DeepMind was founded in 2010, and the business was bought four years later by Google. Suleyman was a key public face for the company, speaking to officials and at events about the promise of AI and the ethical guardrails needed around the technology.

However, the unit was heavily criticized for its work in the U.K. health sector.

Read more: Ethical Worries Are Marring Alphabet’s AI Health-Care Initiative

DeepMind Health’s first product was a mobile app called Streams that was originally designed to help doctors identify patients at risk of developing acute kidney injury.

In July 2017, the U.K.’s data privacy watchdog said DeepMind’s partner in the project, London’s Royal Free Hospital, illegally gave DeepMind access to 1.6 million patient records. Suleyman apologized in a statement at the time.

His departure for a position in VC comes as British lawmakers prioritize funding for businesses developing advanced technologies, such as AI, in addition to startups working in health care.

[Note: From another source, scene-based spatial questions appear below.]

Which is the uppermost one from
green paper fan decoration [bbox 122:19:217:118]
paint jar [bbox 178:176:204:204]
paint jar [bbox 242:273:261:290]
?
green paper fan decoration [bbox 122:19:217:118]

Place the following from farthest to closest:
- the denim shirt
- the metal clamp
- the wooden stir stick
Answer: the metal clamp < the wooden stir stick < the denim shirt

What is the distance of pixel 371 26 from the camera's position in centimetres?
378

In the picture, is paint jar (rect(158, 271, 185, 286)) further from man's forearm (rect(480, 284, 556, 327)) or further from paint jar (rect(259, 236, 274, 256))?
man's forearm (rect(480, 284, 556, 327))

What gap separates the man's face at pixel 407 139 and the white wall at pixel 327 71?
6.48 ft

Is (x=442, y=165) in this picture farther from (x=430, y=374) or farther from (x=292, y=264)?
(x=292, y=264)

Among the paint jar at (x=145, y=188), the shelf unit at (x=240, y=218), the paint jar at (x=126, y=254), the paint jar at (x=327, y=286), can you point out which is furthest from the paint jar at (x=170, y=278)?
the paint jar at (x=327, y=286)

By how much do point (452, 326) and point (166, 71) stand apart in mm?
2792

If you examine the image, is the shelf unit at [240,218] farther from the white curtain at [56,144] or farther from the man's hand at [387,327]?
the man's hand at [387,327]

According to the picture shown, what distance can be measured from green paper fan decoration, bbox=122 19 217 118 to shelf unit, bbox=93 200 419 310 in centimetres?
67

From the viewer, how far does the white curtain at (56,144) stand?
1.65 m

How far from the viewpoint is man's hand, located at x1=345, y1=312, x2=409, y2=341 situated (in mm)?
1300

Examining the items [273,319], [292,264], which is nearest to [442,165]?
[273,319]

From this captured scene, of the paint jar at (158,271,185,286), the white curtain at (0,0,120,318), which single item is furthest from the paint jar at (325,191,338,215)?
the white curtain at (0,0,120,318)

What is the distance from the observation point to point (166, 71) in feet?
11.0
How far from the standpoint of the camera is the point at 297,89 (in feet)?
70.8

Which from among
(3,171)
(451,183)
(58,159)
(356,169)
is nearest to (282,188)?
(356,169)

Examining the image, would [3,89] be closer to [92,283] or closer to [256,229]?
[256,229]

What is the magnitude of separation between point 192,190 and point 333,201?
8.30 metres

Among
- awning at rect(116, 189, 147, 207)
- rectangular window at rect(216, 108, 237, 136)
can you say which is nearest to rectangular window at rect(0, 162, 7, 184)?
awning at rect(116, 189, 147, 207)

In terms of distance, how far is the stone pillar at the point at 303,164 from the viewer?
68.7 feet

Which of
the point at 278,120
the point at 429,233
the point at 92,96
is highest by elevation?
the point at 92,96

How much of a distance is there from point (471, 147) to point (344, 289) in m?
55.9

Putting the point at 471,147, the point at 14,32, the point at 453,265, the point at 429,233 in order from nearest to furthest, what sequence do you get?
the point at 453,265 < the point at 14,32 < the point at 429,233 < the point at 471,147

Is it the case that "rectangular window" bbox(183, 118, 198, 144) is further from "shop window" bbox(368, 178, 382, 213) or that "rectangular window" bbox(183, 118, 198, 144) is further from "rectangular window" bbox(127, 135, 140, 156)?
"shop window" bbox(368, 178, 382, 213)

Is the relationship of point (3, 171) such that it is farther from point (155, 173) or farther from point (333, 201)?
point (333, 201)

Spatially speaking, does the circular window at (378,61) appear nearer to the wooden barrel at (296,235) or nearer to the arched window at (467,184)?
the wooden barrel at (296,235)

The U.K. took stakes in more than 150 high-growth companies, Chancellor of the Exchequer Rishi Sunak said in September, as he hosted a meeting of investors and tech companies in order to spur the sector onward.

It was a change in tack by the ruling Conservative Party, which is traditionally averse to state intervention in private companies. The taxpayer now holds stakes in companies including Vaccitech Plc, which co-invented the Covid-19 vaccine with Oxford University, and in Century Tech, which uses artificial intelligence to tailor learning for children, the Treasury said.